Oceanologia No. 44 (4) / 02




Variability of coastal water hydrodynamics in the southern Baltic - hindcast modelling of an upwelling event along the Polish coast
Oceanologia 2002, 44(4), 395-418

Andrzej Jankowski
Institute of Oceanology, Polish Academy of Sciences, Powstańców Warszawy 55, PL-81-712 Sopot, Poland;

Keywords: Baltic Sea, coastal area, numerical modelling, upwelling

Manuscript received 15 October 2002, reviewed 14 November 2002, accepted 19 November 2002.
This paper presents the results of an attempt to reproduce, with the aid of a numerical circulation model, the hydrological conditions observed in the coastal area of the southern Baltic in September 1989. A large fall in surface layer seawater temperature was recorded in September 1989 at two coastal stations in the vicinity of Kolobrzeg and Wladyslawowo. This upwelling-like phenomenon was assumed to be related to the specific anemobaric situation in September 1989, however typical of this phenomenon to occur along the Polish Baltic coast (Malicki & Mietus 1994). A three-dimensional (3-D) sigma-coordinate baroclinic model of the Baltic Sea, with a horizontal resolution of ~5 km and 24 sigma-levels in the vertical, was applied to investigate water circulation and thermohaline variability.

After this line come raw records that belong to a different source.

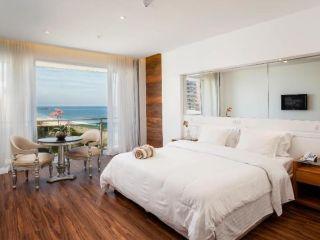 Urlaub Rio de Janeiro im Praia Ipanema Hotel
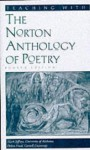 Teaching with the Norton Anthology of Poetry: A Guide for Instructors - Mark Jeffreys, Debra Fried, Margaret Ferguson
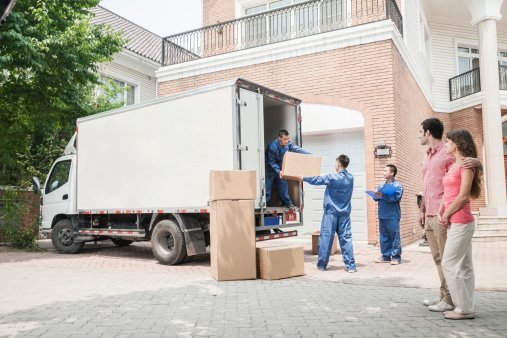 Residential Movers Houston, TX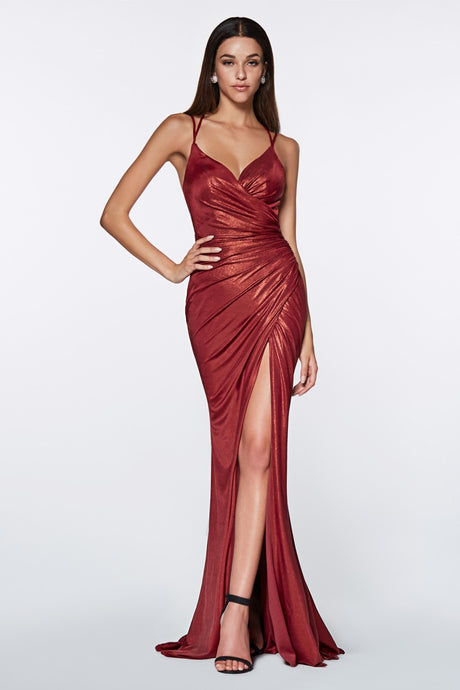 Zoey Prom Gown Metallic Fitted Prom Dress Burgundy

Hindcast numerical simulation showed that the model provided a good reproduction of the temporal history of the surface seawater temperature and the duration of the upwelling-like fall, but that the model results were underestimated. The maxima of this large fall in the surface layer temperature at both coastal stations are closely related to the phase of change of the upwelling-favourable wind direction to the opposite one. The results of simulation runs showed details of upwelling development due to wind field fluctuations in time and differences in shaping the temperature and current patterns in conjunction with the variations in topography and coastline features in some areas along the Polish coast. Two different hydrodynamic regimes of water movements along the coast resulting from topographical features (the Słupsk Bank) can be distinguished. From the model simulation the specific conditions for the occurrence and development of upwelling at the eastern end of the Polish coast (in the vicinity of Wladyslawowo) can be deduced.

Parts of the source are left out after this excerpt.